> **Task objective**: Omit every picture and return the rest of the data unaltered.
>> START Data shown
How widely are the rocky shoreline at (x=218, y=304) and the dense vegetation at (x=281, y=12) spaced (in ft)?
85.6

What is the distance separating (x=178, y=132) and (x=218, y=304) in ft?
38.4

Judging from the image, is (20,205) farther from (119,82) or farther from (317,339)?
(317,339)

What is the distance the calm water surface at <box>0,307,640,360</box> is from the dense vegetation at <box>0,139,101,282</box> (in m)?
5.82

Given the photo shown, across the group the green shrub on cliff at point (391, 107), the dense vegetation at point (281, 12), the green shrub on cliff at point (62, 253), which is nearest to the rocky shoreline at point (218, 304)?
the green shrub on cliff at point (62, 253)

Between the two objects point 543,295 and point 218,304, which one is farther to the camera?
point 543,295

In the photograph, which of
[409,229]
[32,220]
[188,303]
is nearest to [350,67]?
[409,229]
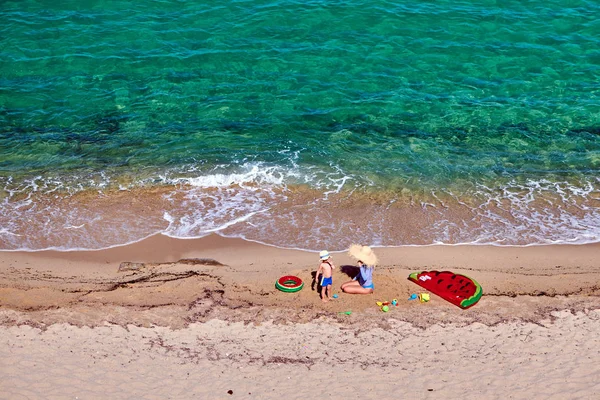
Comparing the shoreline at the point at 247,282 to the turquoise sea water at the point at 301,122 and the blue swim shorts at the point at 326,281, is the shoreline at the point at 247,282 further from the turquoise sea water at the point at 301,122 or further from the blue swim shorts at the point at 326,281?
the turquoise sea water at the point at 301,122

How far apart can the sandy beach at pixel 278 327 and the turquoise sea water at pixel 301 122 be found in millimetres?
954

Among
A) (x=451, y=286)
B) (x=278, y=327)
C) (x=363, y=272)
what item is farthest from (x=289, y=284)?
(x=451, y=286)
>> END Data shown
> **Written reply**:
How widely are the rocky shoreline at (x=218, y=304) and the dense vegetation at (x=281, y=12) spaced (in ft)?
85.6

What is the distance separating (x=178, y=132) and (x=218, y=304) in ft?
38.4

Judging from the image, is (20,205) farther from (119,82) or farther from (317,339)?
(317,339)

What is the distance the calm water surface at <box>0,307,640,360</box> is from the dense vegetation at <box>0,139,101,282</box> (in m)?
5.82

Given the photo shown, across the group the green shrub on cliff at point (391, 107), the dense vegetation at point (281, 12), the green shrub on cliff at point (62, 253), which is nearest to the rocky shoreline at point (218, 304)?
the green shrub on cliff at point (62, 253)

Between the two objects point 543,295 and point 218,304, which one is farther to the camera?
point 543,295

In the photograph, which of
[409,229]
[32,220]
[188,303]
is nearest to [350,67]?
[409,229]
Comparing the shoreline at the point at 247,282 to the turquoise sea water at the point at 301,122 and the blue swim shorts at the point at 326,281, is the shoreline at the point at 247,282 further from the turquoise sea water at the point at 301,122 or further from the blue swim shorts at the point at 326,281?
the turquoise sea water at the point at 301,122

How far apart can the sandy beach at pixel 278 327 and the turquoise sea water at pixel 301 122 be found in millimetres?
954

Among
A) (x=451, y=286)
B) (x=278, y=327)
C) (x=363, y=272)
what item is farthest from (x=289, y=284)?
(x=451, y=286)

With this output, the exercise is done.